Today, no single framework dominates nursing ethics. Principlism remains the most widely taught and institutionally embedded framework, especially in ethics committees and legal contexts, where its clear principles provide a common language. Care ethics is influential in nursing education and in discussions of the nurse-patient relationship, where its emphasis on empathy and responsiveness feels truer to the daily work of nursing. Feminist ethics continues to inform critiques of healthcare systems, calling attention to disparities in power and access. Narrative ethics is increasingly used in clinical ethics consultations and in approaches to end-of-life care, where understanding the patient's story is essential. Virtue ethics, though no longer the dominant framework, has not disappeared; it persists in the background, often integrated into discussions of professional character and moral formation. Many contemporary nursing ethics textbooks draw on virtue ethics to describe the qualities of a good nurse, even as they use principlism to analyze dilemmas.
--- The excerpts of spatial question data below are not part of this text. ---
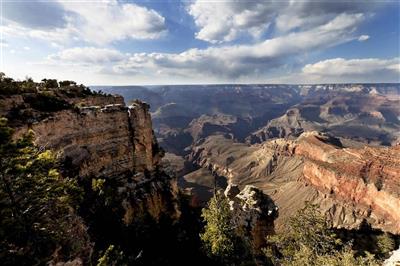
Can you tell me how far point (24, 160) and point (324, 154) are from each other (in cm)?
15226

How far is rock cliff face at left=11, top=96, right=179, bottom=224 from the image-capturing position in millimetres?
37581

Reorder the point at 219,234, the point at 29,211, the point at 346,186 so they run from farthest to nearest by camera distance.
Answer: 1. the point at 346,186
2. the point at 219,234
3. the point at 29,211

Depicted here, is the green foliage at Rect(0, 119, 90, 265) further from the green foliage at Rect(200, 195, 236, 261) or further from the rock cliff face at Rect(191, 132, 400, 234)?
the rock cliff face at Rect(191, 132, 400, 234)

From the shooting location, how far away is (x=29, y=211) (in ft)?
63.5

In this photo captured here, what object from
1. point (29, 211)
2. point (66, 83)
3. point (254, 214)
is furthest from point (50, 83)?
point (254, 214)

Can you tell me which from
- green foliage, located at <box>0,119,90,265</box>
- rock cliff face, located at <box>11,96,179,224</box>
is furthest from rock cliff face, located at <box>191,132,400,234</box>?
green foliage, located at <box>0,119,90,265</box>

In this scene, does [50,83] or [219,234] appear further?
[50,83]

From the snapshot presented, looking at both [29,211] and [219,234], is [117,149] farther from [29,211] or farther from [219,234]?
[29,211]

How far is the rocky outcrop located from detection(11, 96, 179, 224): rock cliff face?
33.0 ft

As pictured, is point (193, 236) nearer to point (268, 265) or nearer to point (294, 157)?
point (268, 265)

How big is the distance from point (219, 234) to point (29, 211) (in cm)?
2057

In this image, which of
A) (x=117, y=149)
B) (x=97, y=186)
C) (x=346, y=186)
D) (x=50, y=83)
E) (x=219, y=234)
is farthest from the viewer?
(x=346, y=186)

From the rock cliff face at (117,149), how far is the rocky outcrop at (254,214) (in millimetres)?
10046

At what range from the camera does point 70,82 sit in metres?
52.0
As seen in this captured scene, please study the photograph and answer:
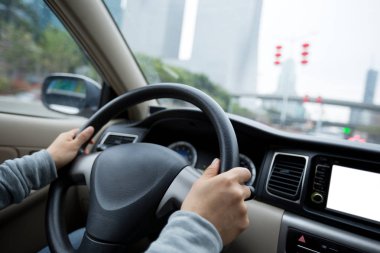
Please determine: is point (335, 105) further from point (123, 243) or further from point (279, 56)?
point (123, 243)

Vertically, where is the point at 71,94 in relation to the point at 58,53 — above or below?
below

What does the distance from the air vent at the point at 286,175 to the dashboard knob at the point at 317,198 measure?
0.16ft

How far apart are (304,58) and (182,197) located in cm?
104

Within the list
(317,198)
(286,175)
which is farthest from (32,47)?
(317,198)

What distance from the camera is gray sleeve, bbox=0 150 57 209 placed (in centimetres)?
90

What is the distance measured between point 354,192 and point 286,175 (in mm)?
220

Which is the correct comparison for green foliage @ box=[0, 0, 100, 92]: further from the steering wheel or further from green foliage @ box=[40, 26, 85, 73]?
the steering wheel

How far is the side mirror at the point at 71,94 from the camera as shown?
1.83 metres

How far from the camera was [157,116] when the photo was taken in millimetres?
1403

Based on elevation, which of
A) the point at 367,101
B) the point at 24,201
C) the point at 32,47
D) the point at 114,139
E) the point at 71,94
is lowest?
the point at 24,201

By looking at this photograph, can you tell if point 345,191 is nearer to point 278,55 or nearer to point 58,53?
point 278,55

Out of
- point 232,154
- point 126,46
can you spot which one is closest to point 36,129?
point 126,46

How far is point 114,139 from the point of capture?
1498mm

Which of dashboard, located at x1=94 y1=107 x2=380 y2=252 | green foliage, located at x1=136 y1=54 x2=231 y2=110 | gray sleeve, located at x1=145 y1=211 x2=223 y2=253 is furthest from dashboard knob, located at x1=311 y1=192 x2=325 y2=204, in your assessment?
green foliage, located at x1=136 y1=54 x2=231 y2=110
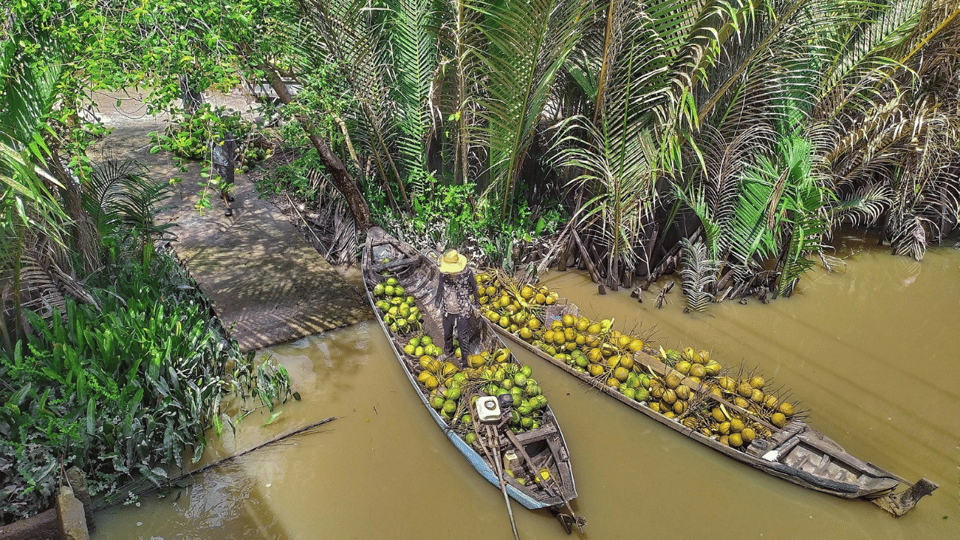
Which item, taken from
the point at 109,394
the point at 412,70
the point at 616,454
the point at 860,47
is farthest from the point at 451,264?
the point at 860,47

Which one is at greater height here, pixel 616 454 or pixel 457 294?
pixel 457 294

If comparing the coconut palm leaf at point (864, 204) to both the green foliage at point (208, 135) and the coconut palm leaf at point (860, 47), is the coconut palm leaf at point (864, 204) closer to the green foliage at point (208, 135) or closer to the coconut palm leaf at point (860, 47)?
the coconut palm leaf at point (860, 47)

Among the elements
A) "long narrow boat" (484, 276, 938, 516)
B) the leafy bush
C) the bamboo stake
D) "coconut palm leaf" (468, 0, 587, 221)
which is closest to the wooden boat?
"long narrow boat" (484, 276, 938, 516)

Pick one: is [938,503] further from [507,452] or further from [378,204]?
[378,204]

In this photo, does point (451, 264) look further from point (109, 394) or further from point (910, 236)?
point (910, 236)

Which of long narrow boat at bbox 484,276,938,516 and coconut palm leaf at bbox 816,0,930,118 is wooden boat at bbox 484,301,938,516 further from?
coconut palm leaf at bbox 816,0,930,118

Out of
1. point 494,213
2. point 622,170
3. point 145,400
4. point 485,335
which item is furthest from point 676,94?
point 145,400
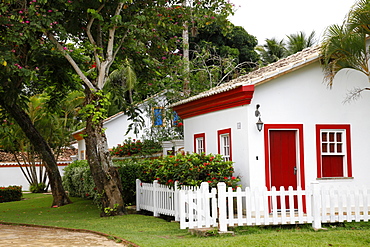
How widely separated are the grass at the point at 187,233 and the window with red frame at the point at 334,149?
206 centimetres

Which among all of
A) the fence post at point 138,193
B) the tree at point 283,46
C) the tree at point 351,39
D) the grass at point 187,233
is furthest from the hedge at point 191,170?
the tree at point 283,46

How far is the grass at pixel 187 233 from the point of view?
10.4m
The leading frameworks today agree on several points: that ethical reasoning must be systematic, not merely intuitive; that the patient's perspective is central; and that context matters. But they disagree on the ultimate source of moral authority. Principlism locates it in universal principles; care ethics in the relationship; feminist ethics in the critique of power; narrative ethics in the patient's story; and virtue ethics in the character of the practitioner. These disagreements are not seen as a weakness of the field but as a productive pluralism. A nurse facing a complex case might draw on principlism to identify the relevant principles, use care ethics to attend to the relationship, apply feminist ethics to check for power imbalances, and turn to narrative ethics to understand the patient's unique values. The frameworks function less as competing theories and more as complementary tools, each suited to different aspects of ethical life. The central tension that opened this history—how to determine right action in complex clinical situations—has not been resolved by a single answer. Instead, nursing ethics has learned to hold multiple answers in tension, using each framework to illuminate what the others might miss.